China has much more competition than in the West. Even when the government directly orders something, it's just broadcasting goals which many smaller governments try to reach in many different ways. Once an effective method is found, the people behind the effective method are promoted to try to implement it elsewhere while new competitions are started. In the US the 50 states have long since stopped experimenting with weird policies and the federal government offers many carrots and some sticks to standardize everyone on mediocre stagnation.

You repeat copes like "China just steals" but China has been inventing leading technology for at least a decade. Materials science, engineering, chemistry, mathematics etc. high impact papers have 60-80% Chinese authors.

demographics suck ... China ... does not have nearly the same social security safety net

Chinese demographics don't matter, because those old people don't have much wealth and won't bend half the economy to care for them. Those old people were also poorly educated. They are being replaced more educated people, who grew up with better nutrition. 1.4 million engineers graduate per year vs 200k in the US. Their factories are also heavily automated. Their elites have no need to replace the people - indeed, they even emphasize traditional culture and architecture in a way we can only envy.

The truth is somewhere in the middle. What you see is a project, the same as everything else. What you don't see is also a project.

In China, while innovation has definitely gotten much better, the method of thinking and philosophy seem better suited in America, because Americans will rake themselves over broken glass for that one 0.001% of optimization. They are obsessed with it. Silicon valley breeds techbros by the boatload who want to move fast and break things so they can "disrupt the market" or optimize even the act of drinking a smoothie. And they have all the money, so there's a market and funding for these things.

On the other hand, China absolutely dominates speed of deployment and iteration. Time to market, time to launch, time to prototype. This is partly a result of having all the manufacturing clustered so tightly together, and partly a result of the wonky path of development they went through, where they skipped entire fields and built newer, different infrastructure without the problem of having to deal with creaking legacy.
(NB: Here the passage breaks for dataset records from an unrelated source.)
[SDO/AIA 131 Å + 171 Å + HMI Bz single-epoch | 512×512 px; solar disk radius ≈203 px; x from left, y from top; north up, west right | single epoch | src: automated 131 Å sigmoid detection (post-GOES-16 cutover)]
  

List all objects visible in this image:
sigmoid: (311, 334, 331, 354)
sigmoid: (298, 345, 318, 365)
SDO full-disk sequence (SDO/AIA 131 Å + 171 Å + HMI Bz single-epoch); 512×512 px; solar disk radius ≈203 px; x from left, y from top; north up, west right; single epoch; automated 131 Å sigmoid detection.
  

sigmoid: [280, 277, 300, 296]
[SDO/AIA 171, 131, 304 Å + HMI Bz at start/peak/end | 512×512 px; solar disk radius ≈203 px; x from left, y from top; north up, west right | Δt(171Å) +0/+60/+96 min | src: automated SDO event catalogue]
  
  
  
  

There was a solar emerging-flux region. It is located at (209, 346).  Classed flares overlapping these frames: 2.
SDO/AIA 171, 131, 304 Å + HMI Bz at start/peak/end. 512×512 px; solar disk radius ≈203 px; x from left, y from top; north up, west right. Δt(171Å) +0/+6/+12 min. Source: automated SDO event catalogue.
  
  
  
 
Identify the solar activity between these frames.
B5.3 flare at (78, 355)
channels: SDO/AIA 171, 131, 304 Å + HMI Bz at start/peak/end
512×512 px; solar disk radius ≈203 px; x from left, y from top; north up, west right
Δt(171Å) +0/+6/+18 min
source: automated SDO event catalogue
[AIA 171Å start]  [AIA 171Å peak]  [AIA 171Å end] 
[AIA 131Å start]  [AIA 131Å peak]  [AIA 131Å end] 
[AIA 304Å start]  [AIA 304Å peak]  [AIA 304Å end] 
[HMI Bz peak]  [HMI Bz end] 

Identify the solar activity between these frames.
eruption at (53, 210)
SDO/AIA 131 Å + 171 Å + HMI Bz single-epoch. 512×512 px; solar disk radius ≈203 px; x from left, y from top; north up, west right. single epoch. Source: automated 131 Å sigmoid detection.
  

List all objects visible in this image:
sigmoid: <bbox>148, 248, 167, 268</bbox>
Greenfield will always be easier than brownfield.

The biggest problem China has is systemic corruption. The biggest problem I consider the West to have in comparison is bureaucratic apathy and a lack of political will. These manifest in different ways in the society they are in. The Chinese failure mode is naked power law; the corrupt can win every time, so you either have to be even more corrupt or even more powerful than the corrupt (this usually ends up in winner-take-all Politburo games). Smarter Chinese governments work around this by playing smaller factions against each other. The Western failure mode is abdication of responsibility; an endless chain of committees, regulation and lawsuit risk management so nobody bothers anymore, and real power isn't in the political organs so why bother? Put me in government, so I can draw a salary without governing.

Meanwhile, in China, Xi can just say "I want that mountain gone" and everyone will fall over themselves to get it done ASAP, by whatever means necessary. Blasting powder, industrial equipment, artillery, slaves with pickaxes. The method (and potential fallout) doesn't matter anywhere near as much as the result. But hey, that's the benefit of an autocratic system.

Chinese demographics really, really matter. The thing is, that problem is the same problem everyone else has, and China is unwilling to import foreigners by the boatload. The state is really concerned about the demographic problem, because it keeps them paid. My worry is that if they throw their entire state apparatus at "solving" this, I don't know what that solution looks like. I do have a sneaking suspicion that it's something nobody from the West could stomach, even if Western governments may privately wish they had the same level of power over their citizens.